- Interactive map of the Immeuble Molitor area

General information
- Type: Residential
- Architectural style: Modernist
- Location: 24, rue Nungesser et Coli, Paris, France
- Construction started: 1932
- Completed: 1934

Technical details
- Floor count: 8

Design and construction
- Architects: Le Corbusier, Pierre Jeanneret

UNESCO World Heritage Site
- Designated: 2016 (40th session)
- Part of: The Architectural Work of Le Corbusier, an Outstanding Contribution to the Modern Movement
- Reference no.: 1321-008

= Immeuble Molitor =

Apartment building in Paris designed by Le Corbusier

Immeuble Molitor is an apartment building designed by Le Corbusier and Pierre Jeanneret and built between 1931 and 1934. Located at the border between the city of Paris and the commune of Boulogne-Billancourt in France, it has been listed along with 16 other architectural works by Le Corbusier as a UNESCO World Heritage Site.

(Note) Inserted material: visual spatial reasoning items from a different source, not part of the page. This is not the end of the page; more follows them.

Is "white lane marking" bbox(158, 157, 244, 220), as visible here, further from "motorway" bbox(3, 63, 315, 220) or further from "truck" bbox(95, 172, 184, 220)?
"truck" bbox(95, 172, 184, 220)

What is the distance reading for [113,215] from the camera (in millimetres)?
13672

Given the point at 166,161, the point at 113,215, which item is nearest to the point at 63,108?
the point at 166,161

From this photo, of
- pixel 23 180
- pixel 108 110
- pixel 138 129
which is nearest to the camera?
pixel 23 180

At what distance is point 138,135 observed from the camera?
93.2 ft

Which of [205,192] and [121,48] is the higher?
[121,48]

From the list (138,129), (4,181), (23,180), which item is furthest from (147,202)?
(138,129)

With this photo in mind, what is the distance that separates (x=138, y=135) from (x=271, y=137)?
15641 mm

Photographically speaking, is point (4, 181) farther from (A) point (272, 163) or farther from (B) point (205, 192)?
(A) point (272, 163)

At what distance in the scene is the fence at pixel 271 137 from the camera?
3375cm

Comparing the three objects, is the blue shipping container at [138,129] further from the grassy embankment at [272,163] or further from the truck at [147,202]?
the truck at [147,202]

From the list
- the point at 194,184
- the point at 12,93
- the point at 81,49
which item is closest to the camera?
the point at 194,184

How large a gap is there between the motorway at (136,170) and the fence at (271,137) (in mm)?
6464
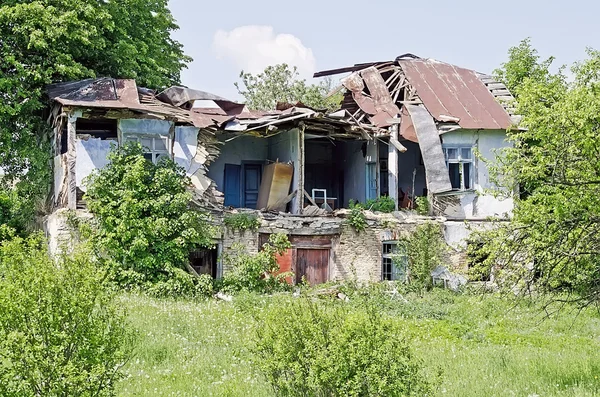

Le Corbusier lived in the building from its completion until his death in 1965.

==Location==
The east facade is located at 24, rue Nungesser et Coli, which marks the border between the 16th arrondissement of Paris and the commune of Boulogne-Billancourt. The west facade overlooks rue de la Tourelle, located entirely within Boulogne-Billancourt.

==History==
In 1931, the real estate developer Société Immobilière de Paris Parc des Princes, represented by Marc Kouznetzoff and Guy Noble, acquired a building site in the east of Paris, adjacent to Boulogne. Le Corbusier and his cousin Pierre Jeanneret were commissioned to design an apartment building for the site, and asked to find potential clients from among their acquaintances. The developers had not yet secured the required financing and were eager to demonstrate that avant-garde architecture could be more attractive to buyers than the conventional buildings in the vicinity.

Between July and October 1931, Le Corbusier and Jeanneret designed an eight-story building with fifteen apartments, with two or three units per level. The design applied four of Le Corbusier's five points of modern architecture – free floor plan, structure supported by columns rather than walls, free facade, and roof garden. Le Corbusier negotiated with the developers and acquired the right to occupy the top two floors, to be built at his own expense, for his apartment.

Construction began in 1932. It was interrupted for several months because some of the units had yet to find buyers, while the two developers were facing serious financial difficulties. The building was completed in early 1934, but by 1935 the Société Immobilière de Paris Parc des Princes had gone bankrupt. The bank which had financed the project contested Le Corbusier's title of ownership and wished to sell the entire building. This was the start of a decade of legal proceedings, at the end of which, in 1949, the architect's title was recognized. During these years maintenance of the building was neglected, causing problems with rust in later years.

A major renovation was conducted in 1950, and again in 1962. The architect and his wife resided in this building until she died in 1957 and his in 1965. Since his death the atelier and apartment are owned by the Fondation Le Corbusier and may be visited by appointment (closed for renovations from September 2016 to May 2018). One wall in the lobby is covered by a mural of the architect's Poem of the Right Angle, a statement of his late aesthetics.

==Architecture==

View toward the living room from the entrance, with stairs to the roof garden on the left

===Facades===
This building is probably the most traditional of Le Corbusier's mature works. The design was constrained by the narrow (12 m) and deep (24 m) configuration of the site and by strict zoning codes, which specified the parapet height, conformance to the existing street wall, and even the placement of the balconies and bay windows. Nevertheless, the architect's inventiveness is evident in the all-glass facades. Identical on both elevations, they were inspired by Pierre Chareau and Bernard Bijvoet's Maison de Verre, but Le Corbusier departed from Chareau's glass-brick-only prototype by the addition of transparent openings. Externally the facades offer a contrast between solid glass bricks and transparent windows, but internally the apartments are flooded with light across the entire wall.

===Le Corbusier's apartment and atelier===
The apartment that Le Corbusier built for his personal use on the top two floors extends over 240 m2. It is reached by stairs from the sixth floor, the last level served by the elevator. Rooms are arranged to eliminate corridors and minimize the number of doors. The seventh floor contains the entrance, living room, kitchen, and atelier. The eighth floor contains a guest room and access to the roof garden. Walls are painted in pure primary colors. The atelier that Le Corbusier used for his painting has a wall of stone and exposed rough brick that contrasts with the modern concrete and glass materials. Furnishings were designed by Le Corbusier's associate Charlotte Perriand.

==Classification==
This building was listed as a monument historique by the French Ministry of Culture for the apartment of Le Corbusier in 1972 and in 1990 for the facades, court, roof, and entrance hall. In 2016 it was listed along with 16 other architectural works by Le Corbusier as a UNESCO World Heritage Site.